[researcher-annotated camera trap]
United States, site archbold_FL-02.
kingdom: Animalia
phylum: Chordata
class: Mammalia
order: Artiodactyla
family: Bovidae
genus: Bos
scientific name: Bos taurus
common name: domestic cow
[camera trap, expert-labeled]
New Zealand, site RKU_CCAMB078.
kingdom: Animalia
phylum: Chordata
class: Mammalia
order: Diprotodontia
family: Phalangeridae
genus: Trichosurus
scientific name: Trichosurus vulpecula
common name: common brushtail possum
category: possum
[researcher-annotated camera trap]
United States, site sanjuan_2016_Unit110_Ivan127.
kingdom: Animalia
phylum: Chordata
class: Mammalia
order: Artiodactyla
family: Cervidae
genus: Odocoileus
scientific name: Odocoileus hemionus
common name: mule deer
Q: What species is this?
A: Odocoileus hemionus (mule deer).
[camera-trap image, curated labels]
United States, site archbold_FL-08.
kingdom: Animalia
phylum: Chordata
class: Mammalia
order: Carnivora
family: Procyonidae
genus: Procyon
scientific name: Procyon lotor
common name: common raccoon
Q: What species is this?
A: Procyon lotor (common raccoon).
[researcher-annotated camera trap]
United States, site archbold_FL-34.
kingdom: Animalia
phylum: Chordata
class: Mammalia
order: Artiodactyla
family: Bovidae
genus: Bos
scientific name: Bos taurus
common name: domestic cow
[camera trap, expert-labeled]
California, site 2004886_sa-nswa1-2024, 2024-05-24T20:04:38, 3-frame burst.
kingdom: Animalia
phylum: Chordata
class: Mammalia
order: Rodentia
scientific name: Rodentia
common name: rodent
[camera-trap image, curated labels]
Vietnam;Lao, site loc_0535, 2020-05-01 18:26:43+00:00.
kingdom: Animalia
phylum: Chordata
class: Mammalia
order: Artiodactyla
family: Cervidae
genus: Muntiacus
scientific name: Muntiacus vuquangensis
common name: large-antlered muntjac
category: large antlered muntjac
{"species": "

________________________

**What the task asks:**
Return, from the material above, every line with the word "genus".

**Task answer:**
genus: Bos
genus: Trichosurus
genus: Odocoileus
genus: Procyon
genus: Bos
genus: Muntiacus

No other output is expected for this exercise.